In a remarkable twitter thread, Klingemann shares a couple of essays in the style of Jerome K. Jerome - it's quite something. They are generally 3-6 pages long, the language is generally good, and what's even more impressive it's not just the words or lines that are quite good - it's the pages. GPT3 successfully lands half-page and full page arcs. Here's a passage where GPT3 asks a question - unfolds a big explanation and finishes in style by closing with an answer. 

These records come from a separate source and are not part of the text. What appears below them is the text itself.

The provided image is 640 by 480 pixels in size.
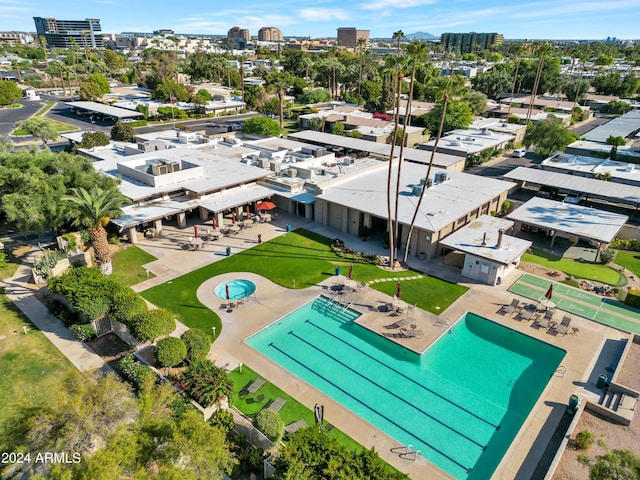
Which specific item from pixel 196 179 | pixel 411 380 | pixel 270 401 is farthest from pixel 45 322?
pixel 411 380

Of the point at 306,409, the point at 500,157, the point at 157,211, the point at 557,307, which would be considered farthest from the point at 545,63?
the point at 306,409

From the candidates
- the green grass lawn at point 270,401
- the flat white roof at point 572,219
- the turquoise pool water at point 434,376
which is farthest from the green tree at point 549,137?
the green grass lawn at point 270,401

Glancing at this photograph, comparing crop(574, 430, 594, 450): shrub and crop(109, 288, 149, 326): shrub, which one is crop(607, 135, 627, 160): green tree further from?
crop(109, 288, 149, 326): shrub

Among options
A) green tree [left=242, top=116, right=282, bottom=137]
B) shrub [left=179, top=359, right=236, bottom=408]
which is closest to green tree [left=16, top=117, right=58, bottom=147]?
green tree [left=242, top=116, right=282, bottom=137]

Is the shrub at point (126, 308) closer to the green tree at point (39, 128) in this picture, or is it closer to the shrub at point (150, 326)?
the shrub at point (150, 326)

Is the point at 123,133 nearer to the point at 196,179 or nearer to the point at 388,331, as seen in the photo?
the point at 196,179

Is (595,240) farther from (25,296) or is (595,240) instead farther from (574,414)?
(25,296)
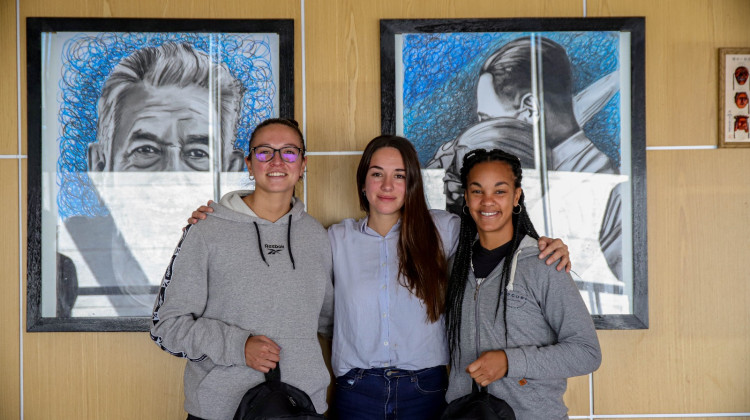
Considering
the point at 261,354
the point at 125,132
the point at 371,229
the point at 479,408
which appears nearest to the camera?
the point at 479,408

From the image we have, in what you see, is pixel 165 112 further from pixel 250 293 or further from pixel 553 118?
pixel 553 118

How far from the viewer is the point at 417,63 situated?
2674 millimetres

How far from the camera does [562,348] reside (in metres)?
1.89

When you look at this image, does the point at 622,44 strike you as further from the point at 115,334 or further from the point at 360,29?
the point at 115,334

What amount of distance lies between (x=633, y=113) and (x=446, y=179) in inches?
36.5

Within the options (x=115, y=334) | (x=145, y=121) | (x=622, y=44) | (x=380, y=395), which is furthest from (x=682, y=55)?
(x=115, y=334)

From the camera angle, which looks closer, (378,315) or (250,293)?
(250,293)

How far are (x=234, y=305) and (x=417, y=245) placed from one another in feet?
2.35

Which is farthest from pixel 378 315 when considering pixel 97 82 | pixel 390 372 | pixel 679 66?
pixel 679 66

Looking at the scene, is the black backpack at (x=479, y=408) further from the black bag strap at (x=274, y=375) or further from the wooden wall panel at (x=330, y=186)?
the wooden wall panel at (x=330, y=186)

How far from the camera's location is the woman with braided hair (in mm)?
1887

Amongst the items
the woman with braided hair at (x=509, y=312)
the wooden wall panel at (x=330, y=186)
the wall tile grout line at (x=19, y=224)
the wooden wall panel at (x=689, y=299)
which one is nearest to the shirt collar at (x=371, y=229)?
the woman with braided hair at (x=509, y=312)

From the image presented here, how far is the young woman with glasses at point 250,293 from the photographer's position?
78.4 inches

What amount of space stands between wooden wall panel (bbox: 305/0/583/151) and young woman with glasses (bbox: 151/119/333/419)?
0.49m
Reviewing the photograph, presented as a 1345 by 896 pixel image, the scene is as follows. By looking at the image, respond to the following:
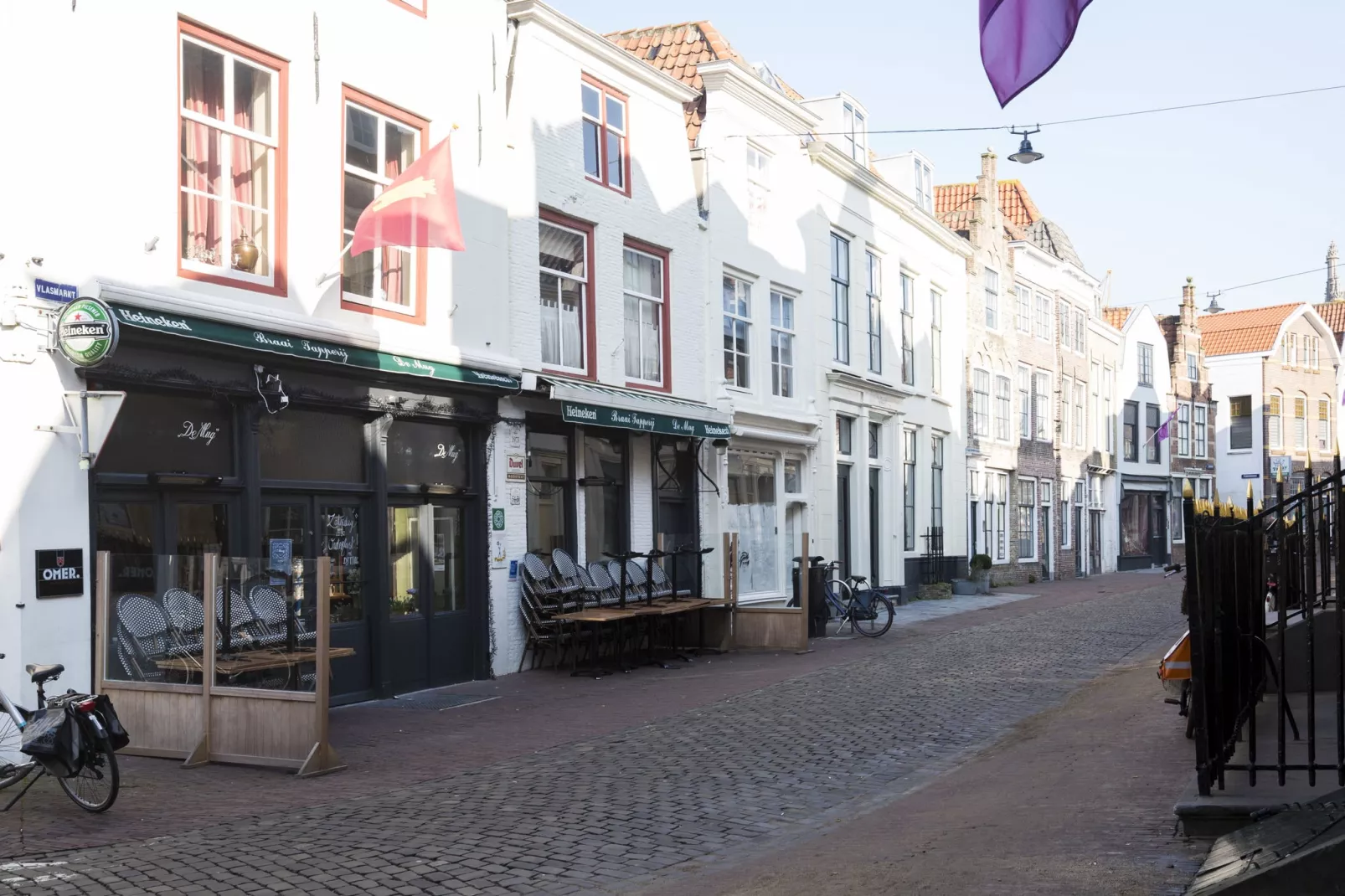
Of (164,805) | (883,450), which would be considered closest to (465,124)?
(164,805)

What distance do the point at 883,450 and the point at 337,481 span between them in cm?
1593

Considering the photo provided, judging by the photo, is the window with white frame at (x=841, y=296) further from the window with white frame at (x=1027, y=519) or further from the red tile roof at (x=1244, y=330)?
the red tile roof at (x=1244, y=330)

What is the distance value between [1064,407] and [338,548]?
3122cm

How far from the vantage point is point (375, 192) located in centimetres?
1363

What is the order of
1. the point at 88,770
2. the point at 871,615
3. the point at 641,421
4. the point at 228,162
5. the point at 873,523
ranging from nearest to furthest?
1. the point at 88,770
2. the point at 228,162
3. the point at 641,421
4. the point at 871,615
5. the point at 873,523

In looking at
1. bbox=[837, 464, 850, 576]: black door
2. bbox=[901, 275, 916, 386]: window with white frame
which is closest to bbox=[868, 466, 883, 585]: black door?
bbox=[837, 464, 850, 576]: black door

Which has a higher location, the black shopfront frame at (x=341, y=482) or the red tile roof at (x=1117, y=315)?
the red tile roof at (x=1117, y=315)

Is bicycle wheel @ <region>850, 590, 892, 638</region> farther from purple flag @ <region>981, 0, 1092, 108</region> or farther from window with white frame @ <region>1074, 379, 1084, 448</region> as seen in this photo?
window with white frame @ <region>1074, 379, 1084, 448</region>

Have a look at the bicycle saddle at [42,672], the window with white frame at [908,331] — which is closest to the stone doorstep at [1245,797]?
the bicycle saddle at [42,672]

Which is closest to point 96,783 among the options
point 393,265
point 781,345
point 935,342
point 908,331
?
point 393,265

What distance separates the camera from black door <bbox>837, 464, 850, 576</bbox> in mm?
24906

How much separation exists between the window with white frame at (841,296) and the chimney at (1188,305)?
29.5 metres

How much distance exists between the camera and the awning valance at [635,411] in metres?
15.6

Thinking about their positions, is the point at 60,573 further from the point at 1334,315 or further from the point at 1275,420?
the point at 1334,315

"Do they not find out," I said, "that a twitter on mathematics would be as useful as a twitter on Shakespeare?" "No," he said, "they are two distinct subjects. I will explain the difference by an analogy."
"Do," I said.
"Well," he said, "suppose I had a ring with a note inside it that you were to open in the event of my death. In that case I could make the note of any length I liked."
"That is just the point," I said.
"I could have a long note that you would only open after many years, and you
would find it full of the most interesting information about that foreign country
you are always telling me about. Or I could have a very short note, quite a twitter,
about going out to walk in the country with you to-morrow. The short note would 
convey just as much information as the long note, if you got it at once, but if you
waited for the long note you would get information about foreign countries for
nothing."
"Oh, yes," I said.
"Now, in the same way," he said, "mathematics are the long notes and their
application to daily life is the short notes."
"I understand that perfectly," I said.

(Source)

There are certainly elements of nonsense here, but I find the ability of GPT3 to shape a sequence like this at all, quite sensational. It has a certain flair to it, and the rhythm and timing is great - nonsensical subject matter be damned. 

It's clearly more coherent than say, Donald Trump, and this is where my problem with Roko's Basilisk begins. 

My nightmare isn't a super evil super intelligence - it's an evil minded doofus faking his way with a GPT3-level nonsense-generator. Imagine asking GPT3 policy questions and just going with that - plus a tiny bit of whatever stupid grift you had in mind. We don't actually have to imagine it - you can see it in action - with Donald Trump as the doofus - using the much simpler GPT2 model here. A horrible person with access to a round the clock automated debate club winner - there's a nightmare I can relate to.